**Questions about pictured scenes**.

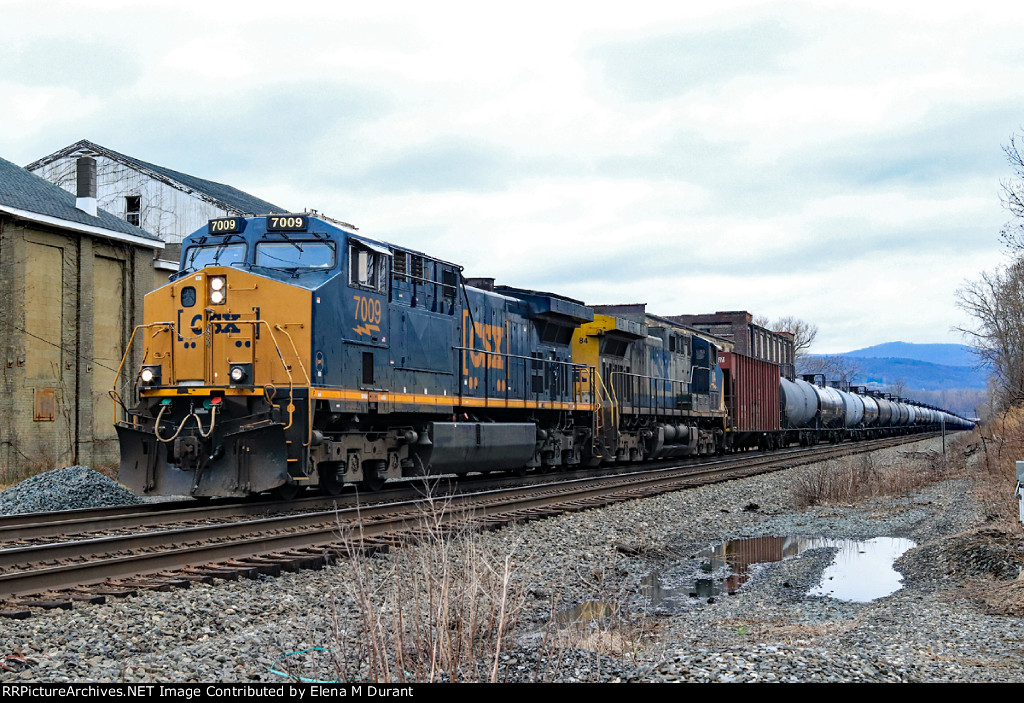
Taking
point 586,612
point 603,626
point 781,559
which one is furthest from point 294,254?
point 603,626

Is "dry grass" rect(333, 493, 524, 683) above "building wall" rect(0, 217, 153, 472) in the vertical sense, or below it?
below

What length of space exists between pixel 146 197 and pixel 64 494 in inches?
854

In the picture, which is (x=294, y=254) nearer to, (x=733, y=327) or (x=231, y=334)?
(x=231, y=334)

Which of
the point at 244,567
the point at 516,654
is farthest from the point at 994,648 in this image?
the point at 244,567

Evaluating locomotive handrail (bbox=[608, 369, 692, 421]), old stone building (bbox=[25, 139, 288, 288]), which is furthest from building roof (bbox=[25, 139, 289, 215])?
locomotive handrail (bbox=[608, 369, 692, 421])

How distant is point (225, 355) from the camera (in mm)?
12086

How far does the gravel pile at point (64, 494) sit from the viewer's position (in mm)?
13273

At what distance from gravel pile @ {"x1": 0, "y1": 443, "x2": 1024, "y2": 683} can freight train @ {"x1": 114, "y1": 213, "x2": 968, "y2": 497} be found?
3.13 meters

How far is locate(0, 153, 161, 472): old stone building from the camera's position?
63.2 feet

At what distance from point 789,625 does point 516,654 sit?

**What is expected**. Reproduce every entry above word for word, leaving out the pictures.

**Response for this exercise**.
Taking
point 586,612
point 603,626
point 781,559
which one is furthest from point 294,254?
point 603,626

Is "dry grass" rect(333, 493, 524, 683) above "building wall" rect(0, 217, 153, 472) in the vertical sense, or below it?
below

What length of space exists between pixel 146 197 and pixel 64 494 in inches?
854

In the picture, which is (x=294, y=254) nearer to, (x=733, y=327) or (x=231, y=334)?
(x=231, y=334)

Which of
the point at 244,567
the point at 516,654
is farthest from the point at 994,648 in this image?
the point at 244,567

Evaluating locomotive handrail (bbox=[608, 369, 692, 421]), old stone building (bbox=[25, 139, 288, 288]), which is furthest from building roof (bbox=[25, 139, 289, 215])?
locomotive handrail (bbox=[608, 369, 692, 421])

How distant is point (225, 355) from the camera (in mm)?
12086

How far does the gravel pile at point (64, 494) sit from the viewer's position (in mm)?
13273

At what distance from gravel pile @ {"x1": 0, "y1": 443, "x2": 1024, "y2": 683} can freight train @ {"x1": 114, "y1": 213, "x2": 968, "y2": 497} be found?
3.13 meters

How far is locate(0, 153, 161, 472): old stone building from the camera's position?
63.2 feet

At what distance from point 789,625 does point 516,654 sit?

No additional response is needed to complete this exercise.